** start Selected passage **

An unblocking $U$ of a graph $G$ is an ordered partitioning of the non-root nodes of $G$ into non-empty subsets $S_{1}, \dots, S_{n}$ , satisfying the property that there exists a frontier $S^{'}$ of $G$ with an expiry that unblocks all nodes in $S_{1}$ , and $S_{2}, \dots S_{n}$ is an unblocking of $G ∖ S^{'}$ . The function $Ub (G)$ denotes the set of all unblockings of $G$ .

Correspondingly, we can define edges as coupled if they always observably expire together, i.e. at all points when a node becomes accessible, they are either all in the graph or none of them are.

Reachable Subgraphs

Formally, for a graph $G_{0}$ and an unblocking $U = S_{1}, \dots, S_{n}$ of $G_{0}$ , the reachable subgraphs $R (U, G_{0})$ of an unblocking $U = S_{1}, \dots, S_{n}$ is the list of graphs $G_{0}, \dots, G_{n}$ where $\forall i, 1 ⩽ i ⩽ n . G_{i} = G_{i - 1} ∖ S_{i}$ . The function $\hat{R}$ is the lifting of $R$ to sets of unblockings: $\hat{R} (\overline{U}, G) = U \in \overline{U} ⋃ R (U, G)$

Therefore, edges should be coupled if they are either all present or all absent for each graph in $\hat{R} (Ub (G), G)$ .

The second observation is that this set can be computed by considering only a subset of the unblockings in $G$ . This is because an unblocking $U$ can subsume an unblocking $U^{'}$ in the sense that the reachable subgraphs of $U$ are a superset of the reachable subgraphs of $U^{'}$ .

Subsumption

An unblocking $U = S_{1}, \dots, S_{n}$ is immediately subsumed by an unblocking $U^{'} = S_{1}^{'}, \dots S_{n + 1}^{'}$ (denoted $S u b (U, U^{'})$ ) iff there exists an $i, 0 ⩽ i ⩽ n$ such that $S_{i} = S_{i}^{'} \cup S_{i + 1}^{'}$ and $\forall j < i . S_{j} = S_{j}^{'}$ and $\forall j > i + 1. S_{j} = S_{j + 1}^{'}$ .

** end Selected passage **

## [Objective]
Extend the passage on graph unblockings and subsumption, picking up after its final sentence.

** start Raw data **

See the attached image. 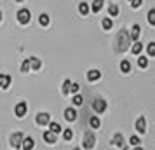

** end Raw data **

## [Task response]
$U^{'}$ subsumes $U$ (denoted $U < U^{'}$ ) iff $⟨ U, U^{'} ⟩$ is in the transitive closure of $S u b$ .

Theorem (Subsumption): If $U < U^{'}$ , then $R (G, U) \subset R (G, U^{'})$

Distinct Unblockings

The distinct unblockings of a graph $G$ (denoted $Dub (G)$ ) is the subset of $G^{'} s$ unblockings obtained by removing all non-minimal elements w.r.t $<$ .

Theorem (Distinct Unblockings): For all graphs $G$ , $\hat{R} (Ub (G), G) = \hat{R} (Dub (G), G)$

Effective and Maximal Coupling

A set of edges $\overline{e}$ are effectively coupled for a graph $G_{0}$ iff for all reachable subgraphs $G^{'}$ in the distinct unblockings of $G$ , $G^{'}$ contains either all edges in $\overline{e}$ or none of them. A set of edges $\overline{e}$ is maximally coupled if it is effectively coupled and not a subset of an effectively coupled set.

Theorem (Correctness)

If a set of edges $\overline{e}$ expire together on a graph $G$ , then there exists a set of edges $\overline{e^{'}} \supseteq \overline{e}$ that are maximally coupled on $G$ .

Proof

Recall that a set of edges $\overline{e}$ expire together on $G$ if every reachable subgraph $G^{'}$ either contains all edges in $\overline{e}$ or none of them, and that a set of edges are definitely coupled if for all reachable subgraph $G^{''}$ in the distinct unblockings of $G$ contains either all edges in $\overline{e}$ or none of them.

Therefore it is sufficient to show that the reachable subgraphs in the distinct unblockings of $G$ is a subset of the reachable subgraphs of $G$ . The proof makes use of the following lemma:

Lemma: Valid Expiry on Unions of Frontier Nodes

If $S$ is a frontier of $G$ and $S^{'}$ is a frontier of $G ∖ S$ , then $S \cup S^{'}$ is a frontier of $G$ and:

$G ∖ S ∖ S^{'} = G ∖ (S \cup S^{'})$

Proof is TODO

Then, let $U$ be an arbitrary unblocking of $G$ , it follows by induction on the list of frontiers corresponding to the nodes in $U$ , that any for every reachable subgraph $G^{'}$ of $U$ , there exists a frontier $S$ of $G$ such that $G ∖ S = G^{'}$ . Therefore, for all unblockings $U$ of $G$ , the reachable subgraphs of $U$ are a subset of the reachable subgraphs of $G$ .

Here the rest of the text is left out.